[Opening DOCUMENT SECTION section]

As reservoirs of valuable information go, nothing beats the sun. This sphere of heat and energy holds 99.9 percent of the solar system, saved in all original proportions after planets and meteorites formed. Analyzing the mix of hydrogen, oxygen and noble gases found in the sun can answer one of the biggest questions of the universe: How did our solar system evolve?
Scientists at Washington University in St. Louis and a large team of colleagues marked the beginnings of that odyssey by examining samples of solar wind for neon and argon, two abundant noble gases. The work was published in the Oct. 19, 2007, issue of Science.
These samples came from NASA’s Genesis mission, which launched in 2001, and orbited the sun for more than two years, collecting samples of solar wind. In 2004, the soft landing planned for the craft went wrong and Genesis smashed into the Utah mud, splintering into more than 10,000 pieces. Fortunately, these fragments were large enough to yield highly precise data for neon and argon.
Alex Meshik, lead author and research professor of physics in Arts & Sciences at Washington University, credits mission planners for preparing for every outcome long before launch. At the time, decisions to craft solar wind collection arrays in different thickness in case they were broken on landing likely saved all data.
“The arrays are made of super-pure metals and diamonds deposited on sapphire,” Meshik says. “There was no way to mark them otherwise. Now we can take a piece and know which array it came from.”
Genesis collected samples by deploying different arrays during three types, or flow regimes, of solar wind: low-speed, high-speed and the spectacular coronal mass ejections. Because solar wind streams at different velocities in different regimes, on-board instruments move the arrays to collect separate data for the different regimes.
The abundances and isotopic composition of the noble gas from the regimes could in turn be used to understand how well the solar wind truly represents solar composition.
Data presented in the Science paper made one thing clear: The isotopic composition of neon and argon in all three regimes were the same. So measuring solar wind means that you are sampling the solar corona, the place at which ions stream out of the sun.
“This is good for future measurements of nitrogen and oxygen and other elements because if it’s true for noble gases, it’s true for other elements as well,” says Meshik.
This work gives scientists who design models of how the solar system formed the actual ground truth, explains Charles Hohenberg, professor of physics. Differences in isotopic composition between the planets and the sun tell us about their evolutions. Also, the team’s ability to measure neon and argon with high precision helps other Genesis scientists calibrate their data.

[Closing DOCUMENT SECTION section]

PROBLEM TO SOLVE. Name every flow regime of solar wind during which Genesis deployed its collection arrays, according to the article on the Genesis solar wind samples.

[Opening INFORMATION SUPPLIED section]

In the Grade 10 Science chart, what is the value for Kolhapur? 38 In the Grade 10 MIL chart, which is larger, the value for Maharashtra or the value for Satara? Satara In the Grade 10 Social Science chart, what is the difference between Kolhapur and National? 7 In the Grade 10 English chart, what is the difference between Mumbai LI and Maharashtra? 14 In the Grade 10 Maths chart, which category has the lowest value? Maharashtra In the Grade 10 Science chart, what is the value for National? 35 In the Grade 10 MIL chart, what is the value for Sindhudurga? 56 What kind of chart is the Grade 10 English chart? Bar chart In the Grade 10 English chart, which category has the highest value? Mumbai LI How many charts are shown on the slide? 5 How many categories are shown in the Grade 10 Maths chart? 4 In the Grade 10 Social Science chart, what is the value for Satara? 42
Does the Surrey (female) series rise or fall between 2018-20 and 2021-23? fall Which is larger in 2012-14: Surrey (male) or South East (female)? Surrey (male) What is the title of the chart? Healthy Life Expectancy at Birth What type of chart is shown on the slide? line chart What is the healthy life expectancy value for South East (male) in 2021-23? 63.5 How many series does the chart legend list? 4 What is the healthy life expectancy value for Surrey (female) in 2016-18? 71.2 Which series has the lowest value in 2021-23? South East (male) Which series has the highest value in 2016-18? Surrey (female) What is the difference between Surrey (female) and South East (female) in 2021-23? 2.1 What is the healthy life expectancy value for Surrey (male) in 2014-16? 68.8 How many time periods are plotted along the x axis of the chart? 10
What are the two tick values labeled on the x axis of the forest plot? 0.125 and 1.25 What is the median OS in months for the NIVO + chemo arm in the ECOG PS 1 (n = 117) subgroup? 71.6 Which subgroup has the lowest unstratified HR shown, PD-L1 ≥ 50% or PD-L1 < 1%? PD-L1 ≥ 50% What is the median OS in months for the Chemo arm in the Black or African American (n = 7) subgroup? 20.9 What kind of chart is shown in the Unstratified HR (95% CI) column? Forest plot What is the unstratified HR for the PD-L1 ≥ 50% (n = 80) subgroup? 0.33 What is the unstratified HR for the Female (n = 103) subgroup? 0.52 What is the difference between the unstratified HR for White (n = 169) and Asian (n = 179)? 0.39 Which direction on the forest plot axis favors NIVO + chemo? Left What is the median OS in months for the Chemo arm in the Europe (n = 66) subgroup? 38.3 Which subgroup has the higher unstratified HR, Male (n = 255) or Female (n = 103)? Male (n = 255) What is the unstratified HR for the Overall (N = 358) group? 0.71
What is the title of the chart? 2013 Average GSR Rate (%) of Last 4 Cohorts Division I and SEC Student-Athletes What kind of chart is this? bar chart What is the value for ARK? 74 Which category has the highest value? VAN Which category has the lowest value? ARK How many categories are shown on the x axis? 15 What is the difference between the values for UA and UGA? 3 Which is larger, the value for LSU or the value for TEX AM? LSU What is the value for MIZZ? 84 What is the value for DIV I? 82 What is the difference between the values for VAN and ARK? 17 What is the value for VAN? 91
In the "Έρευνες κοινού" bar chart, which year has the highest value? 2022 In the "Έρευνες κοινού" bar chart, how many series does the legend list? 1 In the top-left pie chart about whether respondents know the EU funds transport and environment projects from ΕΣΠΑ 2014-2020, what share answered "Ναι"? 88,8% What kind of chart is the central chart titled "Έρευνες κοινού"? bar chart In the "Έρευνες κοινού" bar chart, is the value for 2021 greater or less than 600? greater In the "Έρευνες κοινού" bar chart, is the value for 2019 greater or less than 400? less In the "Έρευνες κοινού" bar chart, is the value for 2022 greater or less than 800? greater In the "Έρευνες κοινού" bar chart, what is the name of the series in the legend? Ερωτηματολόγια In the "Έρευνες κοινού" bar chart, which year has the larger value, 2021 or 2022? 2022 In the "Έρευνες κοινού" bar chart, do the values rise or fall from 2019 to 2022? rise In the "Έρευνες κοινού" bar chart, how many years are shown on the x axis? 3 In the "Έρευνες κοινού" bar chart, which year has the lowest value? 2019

[Closing INFORMATION SUPPLIED section]

SOLUTION BELOW. Low-speed, high-speed and coronal mass ejections.